**WRITTEN TASKS**
a: In the forum post about disk resizing, what does the writer think the author of the resize code wanted to happen to the disk if qemu-img resize failed?
b: Please echo the stretch of the forum post about disk resizing from "We need to understand" through "should be safe?".

**TEXT PROVIDED**
• • • •
Thanks, I managed to reproduce it also. When you try to extend the disk for the second time, does it works for you?
We need to understand why resize behave in this way. Looks like the author of this code wanted to keep the disk in invalid state if qemu-img resize failed. I think this behavior exists in several places in vdsm. This behavior looks useless when resize failed because we don't have enough space, but I'm not sure that we get useful error code from qemu-img about the failure, so we may not be able to detect this case. Kevin, can we use an image safely after qemu-img resize fail? Can we detect errors meaning that the disk is corrupted and should not be used, or errors like ENOSPC which should be safe?
• • • •
**DATA SECTION**
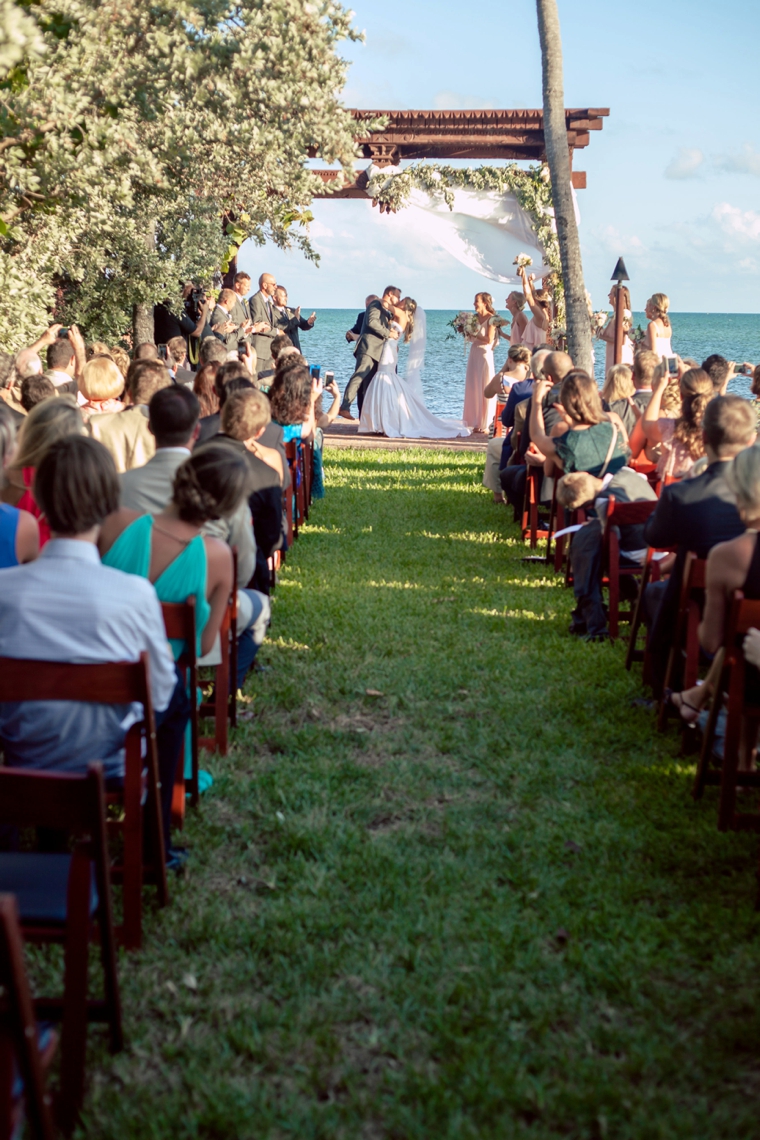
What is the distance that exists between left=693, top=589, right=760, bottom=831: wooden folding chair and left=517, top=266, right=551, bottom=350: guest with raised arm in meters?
• • • •
**COMPLETE ANSWERS**
a: To keep the disk in an invalid state.

b:
We need to understand why resize behave in this way. Looks like the author of this code wanted to keep the disk in invalid state if qemu-img resize failed. I think this behavior exists in several places in vdsm. This behavior looks useless when resize failed because we don't have enough space, but I'm not sure that we get useful error code from qemu-img about the failure, so we may not be able to detect this case. Kevin, can we use an image safely after qemu-img resize fail? Can we detect errors meaning that the disk is corrupted and should not be used, or errors like ENOSPC which should be safe?